In the situation of Definition 7.1.1.17, the functor $T: \operatorname{Fun}(K, \operatorname{\mathcal{C}}) \rightarrow \operatorname{\mathcal{C}}$ is a colimit functor for $\operatorname{\mathcal{C}}$ if and only if there exists a natural transformation

\[ \eta : \operatorname{id}_{ \operatorname{Fun}(K,\operatorname{\mathcal{C}}) } \rightarrow \delta \circ T \quad \quad u \mapsto (\eta _{u}: u \rightarrow \underline{ T(u) } ) \]

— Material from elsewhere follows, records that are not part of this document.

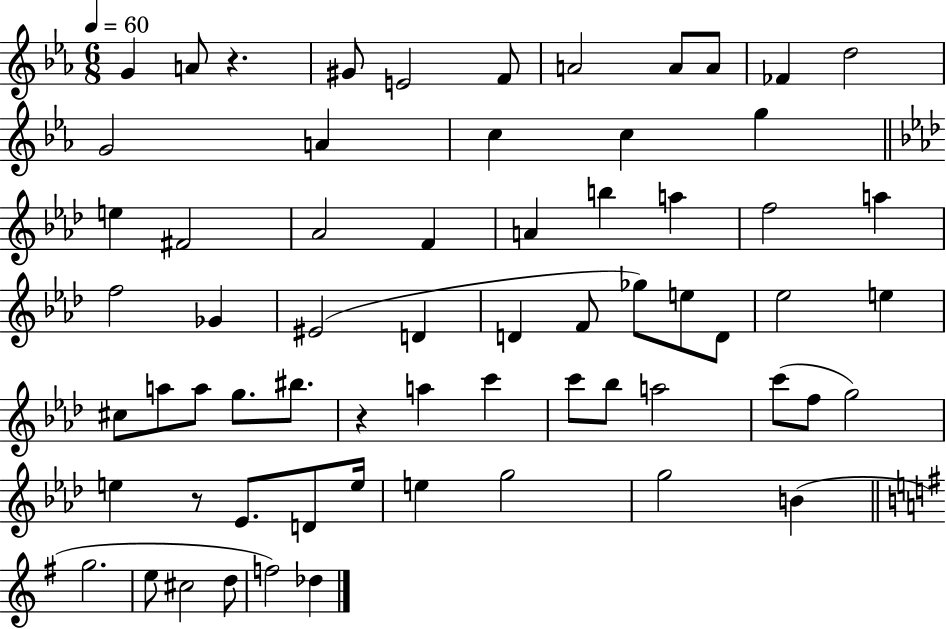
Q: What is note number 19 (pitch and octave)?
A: F4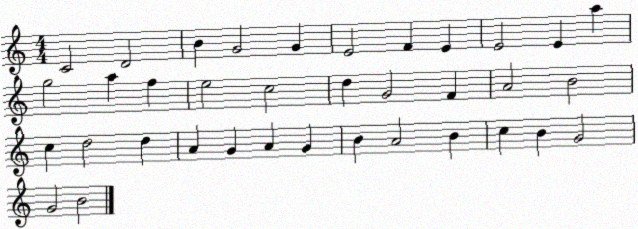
X:1
T:Untitled
M:4/4
L:1/4
K:C
C2 D2 B G2 G E2 F E E2 E a g2 a f e2 c2 d G2 F A2 B2 c d2 d A G A G B A2 B c B G2 G2 B2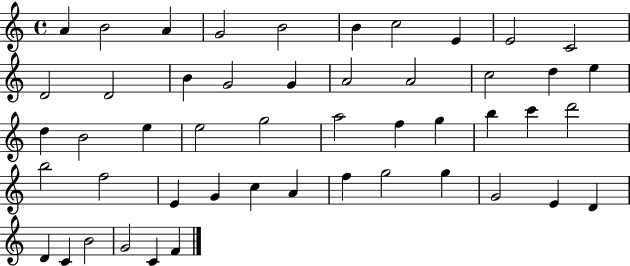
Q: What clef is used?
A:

having the property that, for every diagram $u: K \rightarrow \operatorname{\mathcal{C}}$, the natural transformation $\eta _{u}$ exhibits $T(u)$ as a colimit of $u$ (see Corollary 6.2.4.5). In particular, if there exists a colimit functor $\operatorname{Fun}(K, \operatorname{\mathcal{C}}) \rightarrow \operatorname{\mathcal{C}}$, then the $\infty $-category $\operatorname{\mathcal{C}}$ admits $K$-indexed colimits. Using the criterion of Proposition 6.2.4.1, we see that the converse is also true:

Proposition 7.1.1.18. Let $\operatorname{\mathcal{C}}$ be an $\infty $-category and let $K$ be a simplicial set. Then:

  • The $\infty $-category $\operatorname{\mathcal{C}}$ admits $K$-indexed limits if and only if the diagonal functor $\delta : \operatorname{\mathcal{C}}\rightarrow \operatorname{Fun}(K, \operatorname{\mathcal{C}})$ admits a right adjoint $G$. If this condition is satisfied, then the right adjoint $G: \operatorname{Fun}(K, \operatorname{\mathcal{C}}) \rightarrow \operatorname{\mathcal{C}}$ carries each diagram $u: K \rightarrow \operatorname{\mathcal{C}}$ to a limit $\varprojlim (u) \in \operatorname{\mathcal{C}}$.

  • The $\infty $-category $\operatorname{\mathcal{C}}$ admits $K$-indexed colimits if and only if the diagonal functor $\delta : \operatorname{\mathcal{C}}\rightarrow \operatorname{Fun}(K, \operatorname{\mathcal{C}})$ admits a left adjoint $F$. If this condition is satisfied, then the left adjoint $F: \operatorname{Fun}(K, \operatorname{\mathcal{C}}) \rightarrow \operatorname{\mathcal{C}}$ carries each diagram $u: K \rightarrow \operatorname{\mathcal{C}}$ to a colimit $\varinjlim (u) \in \operatorname{\mathcal{C}}$.